> [WRITTEN EXERCISE]
Pick out every line in the material below that contains the string "instances", treating uppercase and lowercase as different.

> [EXERCISE INPUT]
[START]
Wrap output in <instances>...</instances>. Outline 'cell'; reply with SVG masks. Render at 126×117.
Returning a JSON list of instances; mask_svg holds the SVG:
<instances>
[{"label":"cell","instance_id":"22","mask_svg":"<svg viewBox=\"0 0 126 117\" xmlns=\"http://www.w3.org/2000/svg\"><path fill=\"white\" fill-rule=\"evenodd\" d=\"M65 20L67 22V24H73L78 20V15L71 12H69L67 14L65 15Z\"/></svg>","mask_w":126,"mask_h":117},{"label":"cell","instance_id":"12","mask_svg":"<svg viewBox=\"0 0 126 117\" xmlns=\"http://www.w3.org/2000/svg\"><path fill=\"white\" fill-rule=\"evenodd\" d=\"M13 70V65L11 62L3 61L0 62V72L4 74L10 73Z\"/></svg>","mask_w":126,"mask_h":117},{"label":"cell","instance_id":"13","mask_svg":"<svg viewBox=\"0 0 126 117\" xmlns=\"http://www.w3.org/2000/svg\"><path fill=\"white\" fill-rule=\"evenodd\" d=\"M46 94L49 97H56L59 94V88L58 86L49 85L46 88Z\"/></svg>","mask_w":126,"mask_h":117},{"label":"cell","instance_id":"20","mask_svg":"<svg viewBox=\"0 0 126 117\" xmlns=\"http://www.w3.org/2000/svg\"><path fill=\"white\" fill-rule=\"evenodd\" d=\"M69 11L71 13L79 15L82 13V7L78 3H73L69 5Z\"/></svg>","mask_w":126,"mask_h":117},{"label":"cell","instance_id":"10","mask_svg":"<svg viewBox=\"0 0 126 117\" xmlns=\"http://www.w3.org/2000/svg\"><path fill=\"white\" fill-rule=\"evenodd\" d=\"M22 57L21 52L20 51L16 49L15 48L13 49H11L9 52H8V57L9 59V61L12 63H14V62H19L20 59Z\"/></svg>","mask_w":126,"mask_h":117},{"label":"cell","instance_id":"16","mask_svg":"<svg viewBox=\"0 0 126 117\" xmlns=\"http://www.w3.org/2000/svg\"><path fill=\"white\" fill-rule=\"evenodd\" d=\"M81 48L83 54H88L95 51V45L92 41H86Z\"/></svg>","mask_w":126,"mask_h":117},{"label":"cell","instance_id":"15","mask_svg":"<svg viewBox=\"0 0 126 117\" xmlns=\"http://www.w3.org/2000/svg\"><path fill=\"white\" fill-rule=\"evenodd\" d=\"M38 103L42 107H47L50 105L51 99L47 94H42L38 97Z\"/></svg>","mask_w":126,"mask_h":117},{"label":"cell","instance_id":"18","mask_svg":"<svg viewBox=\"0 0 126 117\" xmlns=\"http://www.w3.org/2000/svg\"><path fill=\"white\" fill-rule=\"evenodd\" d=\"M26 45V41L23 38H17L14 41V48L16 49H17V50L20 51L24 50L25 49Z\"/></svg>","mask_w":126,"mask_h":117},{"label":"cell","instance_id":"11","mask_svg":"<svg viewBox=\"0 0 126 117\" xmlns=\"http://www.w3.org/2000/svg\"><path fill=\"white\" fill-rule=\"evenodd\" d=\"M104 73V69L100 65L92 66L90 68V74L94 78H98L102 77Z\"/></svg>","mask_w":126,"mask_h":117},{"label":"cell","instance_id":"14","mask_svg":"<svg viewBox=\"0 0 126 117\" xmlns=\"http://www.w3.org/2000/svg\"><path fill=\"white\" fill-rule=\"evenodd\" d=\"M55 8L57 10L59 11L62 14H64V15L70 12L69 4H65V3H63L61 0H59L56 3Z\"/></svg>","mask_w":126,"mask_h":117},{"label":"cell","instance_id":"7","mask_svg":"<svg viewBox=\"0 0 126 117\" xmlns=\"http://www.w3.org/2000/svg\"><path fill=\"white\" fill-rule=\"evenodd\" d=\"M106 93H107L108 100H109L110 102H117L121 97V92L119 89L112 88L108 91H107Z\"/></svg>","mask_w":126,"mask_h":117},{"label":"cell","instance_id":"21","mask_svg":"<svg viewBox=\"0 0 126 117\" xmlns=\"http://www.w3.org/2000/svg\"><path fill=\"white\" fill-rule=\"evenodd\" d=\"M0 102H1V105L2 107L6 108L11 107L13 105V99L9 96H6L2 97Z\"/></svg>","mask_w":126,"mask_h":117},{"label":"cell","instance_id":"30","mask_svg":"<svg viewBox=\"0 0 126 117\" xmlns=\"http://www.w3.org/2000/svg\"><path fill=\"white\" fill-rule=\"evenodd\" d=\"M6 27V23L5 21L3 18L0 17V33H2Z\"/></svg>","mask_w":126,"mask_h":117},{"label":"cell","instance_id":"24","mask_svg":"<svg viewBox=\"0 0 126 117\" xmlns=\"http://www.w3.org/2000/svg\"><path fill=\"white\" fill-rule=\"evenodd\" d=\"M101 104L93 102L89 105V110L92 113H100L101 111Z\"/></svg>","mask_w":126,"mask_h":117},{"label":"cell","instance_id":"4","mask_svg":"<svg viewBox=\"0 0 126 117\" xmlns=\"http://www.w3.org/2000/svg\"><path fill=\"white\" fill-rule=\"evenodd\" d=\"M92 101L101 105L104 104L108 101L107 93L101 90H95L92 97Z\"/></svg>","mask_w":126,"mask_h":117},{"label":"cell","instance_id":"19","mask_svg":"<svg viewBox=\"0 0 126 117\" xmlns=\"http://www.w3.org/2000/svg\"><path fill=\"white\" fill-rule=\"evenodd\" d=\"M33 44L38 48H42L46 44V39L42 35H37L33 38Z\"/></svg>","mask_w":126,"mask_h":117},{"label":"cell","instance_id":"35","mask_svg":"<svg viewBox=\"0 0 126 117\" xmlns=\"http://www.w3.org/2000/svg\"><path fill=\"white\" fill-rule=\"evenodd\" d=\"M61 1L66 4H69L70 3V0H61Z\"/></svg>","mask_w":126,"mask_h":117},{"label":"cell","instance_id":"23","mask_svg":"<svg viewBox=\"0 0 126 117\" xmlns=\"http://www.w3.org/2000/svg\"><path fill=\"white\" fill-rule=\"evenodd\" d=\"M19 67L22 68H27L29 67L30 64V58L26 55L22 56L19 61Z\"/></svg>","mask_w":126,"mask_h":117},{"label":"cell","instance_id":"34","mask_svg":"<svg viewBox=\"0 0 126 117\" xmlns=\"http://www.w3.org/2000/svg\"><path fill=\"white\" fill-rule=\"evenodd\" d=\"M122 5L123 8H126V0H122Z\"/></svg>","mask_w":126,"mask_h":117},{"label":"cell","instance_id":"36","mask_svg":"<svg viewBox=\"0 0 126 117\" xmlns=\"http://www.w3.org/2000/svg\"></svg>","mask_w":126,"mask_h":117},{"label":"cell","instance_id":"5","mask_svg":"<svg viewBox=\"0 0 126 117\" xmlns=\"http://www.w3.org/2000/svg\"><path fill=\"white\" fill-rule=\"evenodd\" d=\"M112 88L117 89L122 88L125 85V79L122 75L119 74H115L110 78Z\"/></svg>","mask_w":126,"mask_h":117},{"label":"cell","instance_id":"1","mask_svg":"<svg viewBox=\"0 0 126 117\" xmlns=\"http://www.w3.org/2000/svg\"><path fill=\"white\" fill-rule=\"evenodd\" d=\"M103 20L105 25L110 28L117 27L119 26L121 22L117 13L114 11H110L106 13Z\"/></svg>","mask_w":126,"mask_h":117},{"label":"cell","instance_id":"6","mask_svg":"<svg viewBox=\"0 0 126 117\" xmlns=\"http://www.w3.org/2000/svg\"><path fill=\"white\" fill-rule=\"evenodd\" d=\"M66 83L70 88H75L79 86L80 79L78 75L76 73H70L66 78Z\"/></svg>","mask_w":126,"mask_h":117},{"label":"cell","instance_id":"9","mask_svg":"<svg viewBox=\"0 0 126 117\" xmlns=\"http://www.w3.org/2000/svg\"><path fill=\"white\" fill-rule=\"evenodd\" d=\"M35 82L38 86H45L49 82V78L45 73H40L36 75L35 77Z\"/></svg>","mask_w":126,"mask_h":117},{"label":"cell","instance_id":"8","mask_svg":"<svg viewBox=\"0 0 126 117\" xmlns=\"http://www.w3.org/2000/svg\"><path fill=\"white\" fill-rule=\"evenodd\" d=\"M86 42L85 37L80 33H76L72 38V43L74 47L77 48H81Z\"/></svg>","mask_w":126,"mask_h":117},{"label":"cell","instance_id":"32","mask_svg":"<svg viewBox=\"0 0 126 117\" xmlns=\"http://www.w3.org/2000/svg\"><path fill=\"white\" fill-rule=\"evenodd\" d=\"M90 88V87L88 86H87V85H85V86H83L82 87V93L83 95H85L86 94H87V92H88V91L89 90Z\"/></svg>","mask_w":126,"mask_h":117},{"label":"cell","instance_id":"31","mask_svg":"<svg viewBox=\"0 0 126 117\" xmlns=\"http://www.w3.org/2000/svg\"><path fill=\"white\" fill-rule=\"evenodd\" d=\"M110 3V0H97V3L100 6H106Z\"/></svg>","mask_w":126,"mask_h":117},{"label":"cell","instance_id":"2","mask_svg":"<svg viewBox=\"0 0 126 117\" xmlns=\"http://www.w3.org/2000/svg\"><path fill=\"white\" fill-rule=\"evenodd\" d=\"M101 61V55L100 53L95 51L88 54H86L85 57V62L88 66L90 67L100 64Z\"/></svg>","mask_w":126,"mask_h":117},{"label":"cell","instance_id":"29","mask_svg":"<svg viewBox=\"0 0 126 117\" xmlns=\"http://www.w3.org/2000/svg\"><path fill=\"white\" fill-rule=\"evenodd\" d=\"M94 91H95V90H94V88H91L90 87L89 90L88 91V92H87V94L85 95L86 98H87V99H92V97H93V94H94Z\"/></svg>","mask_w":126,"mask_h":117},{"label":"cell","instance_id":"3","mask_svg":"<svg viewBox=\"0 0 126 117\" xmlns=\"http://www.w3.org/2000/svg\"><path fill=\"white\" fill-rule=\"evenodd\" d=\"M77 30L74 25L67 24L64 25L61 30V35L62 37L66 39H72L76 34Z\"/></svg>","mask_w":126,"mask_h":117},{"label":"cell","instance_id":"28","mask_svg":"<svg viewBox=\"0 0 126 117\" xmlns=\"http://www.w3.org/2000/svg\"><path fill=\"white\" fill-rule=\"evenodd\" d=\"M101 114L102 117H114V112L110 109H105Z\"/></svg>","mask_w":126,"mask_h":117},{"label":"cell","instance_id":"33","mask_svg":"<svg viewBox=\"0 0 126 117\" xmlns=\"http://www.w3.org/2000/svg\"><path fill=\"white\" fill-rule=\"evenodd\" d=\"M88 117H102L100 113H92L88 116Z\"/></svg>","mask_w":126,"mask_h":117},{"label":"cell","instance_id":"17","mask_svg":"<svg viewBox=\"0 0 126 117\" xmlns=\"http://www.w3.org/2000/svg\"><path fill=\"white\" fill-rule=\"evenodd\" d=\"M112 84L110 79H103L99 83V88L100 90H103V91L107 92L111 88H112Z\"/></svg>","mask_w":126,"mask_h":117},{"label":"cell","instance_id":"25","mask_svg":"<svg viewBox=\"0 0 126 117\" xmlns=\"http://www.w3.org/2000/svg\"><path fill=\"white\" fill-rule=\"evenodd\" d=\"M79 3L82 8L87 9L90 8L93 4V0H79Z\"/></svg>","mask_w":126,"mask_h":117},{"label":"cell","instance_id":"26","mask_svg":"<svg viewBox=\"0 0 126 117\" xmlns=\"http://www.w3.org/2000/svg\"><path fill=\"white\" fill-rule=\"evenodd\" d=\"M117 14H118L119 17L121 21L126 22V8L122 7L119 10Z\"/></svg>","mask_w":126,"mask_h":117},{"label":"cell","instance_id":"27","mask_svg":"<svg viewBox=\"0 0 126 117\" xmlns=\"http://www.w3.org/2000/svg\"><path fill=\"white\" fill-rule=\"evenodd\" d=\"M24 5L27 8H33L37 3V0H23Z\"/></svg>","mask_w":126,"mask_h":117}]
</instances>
[END]
> [THE ANSWER]
Wrap output in <instances>...</instances>. Outline 'cell'; reply with SVG masks. Render at 126×117.
Returning a JSON list of instances; mask_svg holds the SVG:
<instances>
</instances>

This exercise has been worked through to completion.